We’ve been talking about dyeing your own yarn a lot lately, and with good reason: it’s a very fun way to take your fiber art to the next level! Want to learn how to dye yarn with indigo? Read on for tips and tricks for working with this ancient plant-based natural dye.
One of the benefits of working for Knit Picks is working with creative, fiber-loving gals that are excited to teach us new skills. Our lovely Brand Director Hannah organized an Indigo Dye Day for all of our employees and taught us the basics of how to dye yarn with indigo. We all walked away with blue hands and a few hanks of beautiful hand dyed yarn.
Indigo Dyeing: Materials needed
- Bare yarn of your choice
- Indigo Dye Kit
- A 5 gallon bucket with a lid
- A stirring stick
- A large tub filled with clear water
- A place to dry your skeins of yarn
- A tarp to cover your work area
- Extra gloves, as needed
Hannah set us up with an Indigo Dye Kit. The kit comes with everything you need to explore Indigo Dying. Just add water!
This kit makes natural dyeing with indigo quick and easy, and is our recommendation for the beginner indigo dyer because of its ease of use as well as its affordable price.
This kit uses pre-reduced indigo, so you only need to soak your yarn in the indigo mixture for a few minutes. You can dye 5 pounds of yarn or fabric with the dye included in this kit, and the dye works on both plant and animal fibers. The Jacquard Indigo Dye kit contains indigo dye, a reducing agent, 1 pair of gloves, wood pieces, 2 sizes of rubber bands, and an instruction booklet.

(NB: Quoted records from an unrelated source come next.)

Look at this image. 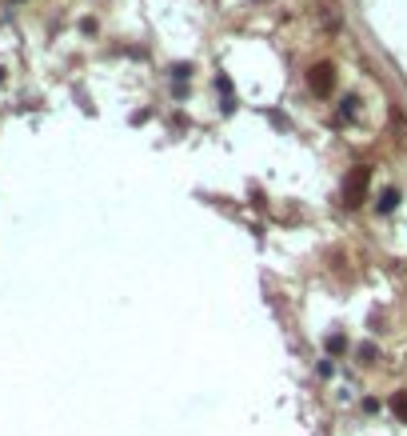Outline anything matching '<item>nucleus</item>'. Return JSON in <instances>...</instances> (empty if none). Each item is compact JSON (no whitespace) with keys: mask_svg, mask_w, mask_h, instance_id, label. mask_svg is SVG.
<instances>
[{"mask_svg":"<svg viewBox=\"0 0 407 436\" xmlns=\"http://www.w3.org/2000/svg\"><path fill=\"white\" fill-rule=\"evenodd\" d=\"M363 188H368V168H359V173L351 176V185H347V204H359Z\"/></svg>","mask_w":407,"mask_h":436,"instance_id":"obj_1","label":"nucleus"},{"mask_svg":"<svg viewBox=\"0 0 407 436\" xmlns=\"http://www.w3.org/2000/svg\"><path fill=\"white\" fill-rule=\"evenodd\" d=\"M311 88H316V92H328V88H332V68H316V73H311Z\"/></svg>","mask_w":407,"mask_h":436,"instance_id":"obj_2","label":"nucleus"},{"mask_svg":"<svg viewBox=\"0 0 407 436\" xmlns=\"http://www.w3.org/2000/svg\"><path fill=\"white\" fill-rule=\"evenodd\" d=\"M380 208H395V188H387V192H383V200H380Z\"/></svg>","mask_w":407,"mask_h":436,"instance_id":"obj_3","label":"nucleus"},{"mask_svg":"<svg viewBox=\"0 0 407 436\" xmlns=\"http://www.w3.org/2000/svg\"><path fill=\"white\" fill-rule=\"evenodd\" d=\"M328 349H332V352H344L347 344H344V337H332V340H328Z\"/></svg>","mask_w":407,"mask_h":436,"instance_id":"obj_4","label":"nucleus"},{"mask_svg":"<svg viewBox=\"0 0 407 436\" xmlns=\"http://www.w3.org/2000/svg\"><path fill=\"white\" fill-rule=\"evenodd\" d=\"M395 412H399V416L407 421V397H395Z\"/></svg>","mask_w":407,"mask_h":436,"instance_id":"obj_5","label":"nucleus"}]
</instances>
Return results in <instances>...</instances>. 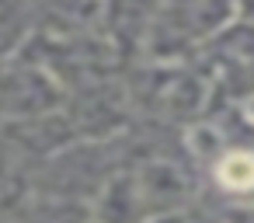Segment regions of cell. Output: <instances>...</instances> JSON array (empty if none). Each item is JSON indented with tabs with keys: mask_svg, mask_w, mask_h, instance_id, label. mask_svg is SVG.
<instances>
[{
	"mask_svg": "<svg viewBox=\"0 0 254 223\" xmlns=\"http://www.w3.org/2000/svg\"><path fill=\"white\" fill-rule=\"evenodd\" d=\"M219 181L223 185H230V188H247L251 185V157L247 153H233V157H226L223 164H219Z\"/></svg>",
	"mask_w": 254,
	"mask_h": 223,
	"instance_id": "cell-1",
	"label": "cell"
}]
</instances>
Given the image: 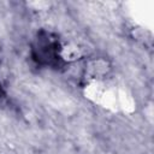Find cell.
Wrapping results in <instances>:
<instances>
[{"label": "cell", "mask_w": 154, "mask_h": 154, "mask_svg": "<svg viewBox=\"0 0 154 154\" xmlns=\"http://www.w3.org/2000/svg\"><path fill=\"white\" fill-rule=\"evenodd\" d=\"M58 42L52 40L49 35H46L45 37H40L37 41L36 47L34 48V57L35 60L42 64H49L53 65L58 63Z\"/></svg>", "instance_id": "1"}, {"label": "cell", "mask_w": 154, "mask_h": 154, "mask_svg": "<svg viewBox=\"0 0 154 154\" xmlns=\"http://www.w3.org/2000/svg\"><path fill=\"white\" fill-rule=\"evenodd\" d=\"M4 94V91H2V88H1V85H0V96Z\"/></svg>", "instance_id": "2"}]
</instances>
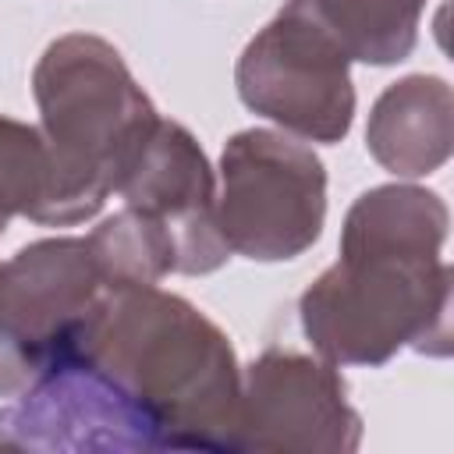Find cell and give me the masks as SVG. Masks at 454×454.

Step 1: Prepare your work area and supplies, and mix the indigo dye
- Cover your work surface with a tarp to protect from any spills (there will be drips and spills wherever you work!)
- Put on your gloves!
- Prepare the indigo dye in a 5 gallon bucket with water, as instructed in the kit.
- Fill up another tub with clear water.
- Set up a drying rack nearby, if you have one.
Step 2: Prepare the bare yarn to be dyed!
Now you’re going to prep your bare yarn for dyeing! Un-twist the hanks, leaving them tied. Depending on how well the hank is tied already, you might want to add extra ties at this time. Tie loosely, or more tightly if you want to create a resist (where the dye will penetrate less, like a tie dye or shibori effect).
We started out by deciding how we wanted the hanks to be dyed. Lee is a creative rock star and experimented with rubber bands to add a tie-dye effect to her yarn. I can’t wait to see what she knits with her yarn!
Step 3: Soak the bare yarn in clear water
- Next, put the bare yarn in plain water to soak. Push it gently under the water and let it sit for several minutes until it is saturated completely.
- Once the yarn is saturated, remove it from the water and gently squeeze out excess water.
Step 4: Time for Indigo!
The actual dye process is quite simple! After you soak your yarn in clean water, stir the dye in the pot, then place your yarn in the vat. The longer the yarn is in the dye pot the darker the result.
The pot of indigo dye is a greenish color, and might have bubbles and sediment on top — this is part of the indigo process (and the sediment is called “the Mother”). Don’t worry if they get on your yarn. They’ll just add an interesting effect to the final yarn.
When you take your yarn out of the dye bath, it oxidizes and the color changes from green to blue! To create a deeper blue color, dip your yarn in the dye bath again. Dye your yarn a solid color by immersing it completely, or create patterns such as an ombre (by gradually pulling the skein out of the vat over time) or tie dyed effect (by tying or rubber-banding sections of the skein together).
When your desired color is achieved, remove the yarn from the pot, gently squeeze the indigo dye out (you have your gloves on, RIGHT?), and hang to dry.
Step 5: Let it dry
Set your dyed yarn aside in a safe place where it can dry, undisturbed. It will take about 24-48 hours, and it will likely drip a bit. We set up a box fan near our drying rack, to help it along.
Step 6: Rinse well!
Once the indigo-dyed yarn is dry, run your yarn under water until the water runs clear. Make sure it’s really clear! Then hang the yarn to dry again for a couple of days.
Step 7: Enjoy your Indigo Yarn!
Here are the final results of our staff Indigo Dye Day:
The indigo dye gets lighter the more fiber you dye (up to 5 lbs of fiber), or depending on how long you let it soak in the vat. The plant-based fibers seemed to result in much deeper indigo blue tones, while the animal-based fiber (and fiber blends that contained nylon), resulted in lighter denim blue shades of blue.
We had such a great time exploring indigo dyeing! I hope that this inspires you to try out this fun and easy technique.